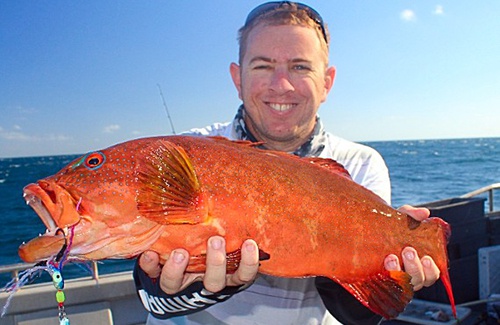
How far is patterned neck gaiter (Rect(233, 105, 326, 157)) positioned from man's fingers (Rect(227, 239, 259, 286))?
122 centimetres

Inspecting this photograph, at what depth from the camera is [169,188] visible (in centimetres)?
184

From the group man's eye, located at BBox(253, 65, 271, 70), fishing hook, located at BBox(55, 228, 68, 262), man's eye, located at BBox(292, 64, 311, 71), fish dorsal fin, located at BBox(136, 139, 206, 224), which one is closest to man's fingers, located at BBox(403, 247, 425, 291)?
fish dorsal fin, located at BBox(136, 139, 206, 224)

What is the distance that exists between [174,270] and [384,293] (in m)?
1.07

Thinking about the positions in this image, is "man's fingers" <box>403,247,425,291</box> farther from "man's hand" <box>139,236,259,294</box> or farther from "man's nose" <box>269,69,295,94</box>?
"man's nose" <box>269,69,295,94</box>

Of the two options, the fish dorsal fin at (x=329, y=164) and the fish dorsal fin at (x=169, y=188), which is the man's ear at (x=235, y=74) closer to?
the fish dorsal fin at (x=329, y=164)

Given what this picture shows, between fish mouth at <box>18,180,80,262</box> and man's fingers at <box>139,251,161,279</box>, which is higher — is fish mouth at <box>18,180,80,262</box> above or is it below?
above

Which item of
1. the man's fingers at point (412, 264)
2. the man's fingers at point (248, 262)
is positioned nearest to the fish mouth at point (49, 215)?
the man's fingers at point (248, 262)

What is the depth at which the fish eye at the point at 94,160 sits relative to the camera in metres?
1.92

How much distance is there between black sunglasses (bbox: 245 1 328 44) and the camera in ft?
10.0

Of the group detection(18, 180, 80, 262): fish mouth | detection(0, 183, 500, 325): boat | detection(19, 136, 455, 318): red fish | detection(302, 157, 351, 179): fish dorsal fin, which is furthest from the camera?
detection(0, 183, 500, 325): boat

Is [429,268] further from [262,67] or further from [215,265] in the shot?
[262,67]

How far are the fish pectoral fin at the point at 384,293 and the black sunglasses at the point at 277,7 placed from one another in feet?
5.70

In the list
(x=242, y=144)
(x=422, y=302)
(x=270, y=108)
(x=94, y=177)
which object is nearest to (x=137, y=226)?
(x=94, y=177)

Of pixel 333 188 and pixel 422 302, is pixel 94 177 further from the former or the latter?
pixel 422 302
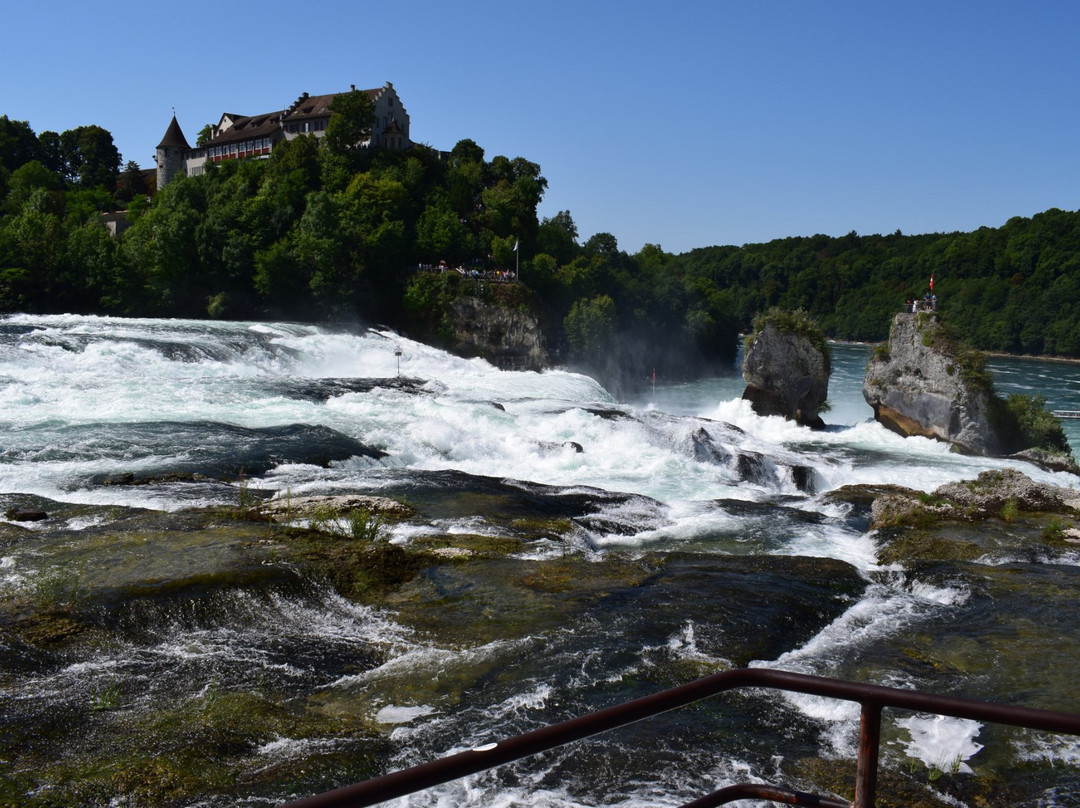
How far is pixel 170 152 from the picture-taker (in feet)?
245

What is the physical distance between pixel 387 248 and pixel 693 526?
1561 inches

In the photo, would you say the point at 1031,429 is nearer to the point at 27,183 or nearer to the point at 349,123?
the point at 349,123

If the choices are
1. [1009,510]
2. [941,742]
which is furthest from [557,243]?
[941,742]

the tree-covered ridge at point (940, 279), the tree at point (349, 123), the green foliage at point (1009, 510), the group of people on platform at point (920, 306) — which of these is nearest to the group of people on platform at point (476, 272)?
the tree at point (349, 123)

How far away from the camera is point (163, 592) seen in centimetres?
893

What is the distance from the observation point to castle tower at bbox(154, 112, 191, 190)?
243ft

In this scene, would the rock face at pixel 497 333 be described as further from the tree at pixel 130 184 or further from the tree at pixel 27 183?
the tree at pixel 130 184

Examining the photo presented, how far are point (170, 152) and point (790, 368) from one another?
62080mm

═══

◆ Given exercise
Lay out everything from the line containing "How far is pixel" down to the end of the items as a Markdown table with columns Row and Line, numbering each row and leaving out blank lines.

◆ Solution to this exercise
| Row | Line |
|---|---|
| 1 | How far is pixel 170 152 from the picture-taker (in feet)? |
| 2 | 245 |
| 3 | What is the physical distance between pixel 387 248 and pixel 693 526? |
| 4 | 1561 inches |
| 5 | In the photo, would you say the point at 1031,429 is nearer to the point at 27,183 or nearer to the point at 349,123? |
| 6 | the point at 349,123 |
| 7 | If the choices are |
| 8 | 1. [1009,510] |
| 9 | 2. [941,742] |
| 10 | which is furthest from [557,243]? |
| 11 | [941,742] |
| 12 | the tree-covered ridge at point (940, 279), the tree at point (349, 123), the green foliage at point (1009, 510), the group of people on platform at point (920, 306) — which of these is nearest to the group of people on platform at point (476, 272)? |
| 13 | the tree at point (349, 123) |
| 14 | How far away from the camera is point (163, 592) seen in centimetres? |
| 15 | 893 |
| 16 | What is the distance from the observation point to castle tower at bbox(154, 112, 191, 190)? |
| 17 | 243ft |
| 18 | In this scene, would the rock face at pixel 497 333 be described as further from the tree at pixel 130 184 or further from the tree at pixel 27 183? |
| 19 | the tree at pixel 130 184 |
| 20 | Examining the photo presented, how far are point (170, 152) and point (790, 368) from one another? |
| 21 | 62080mm |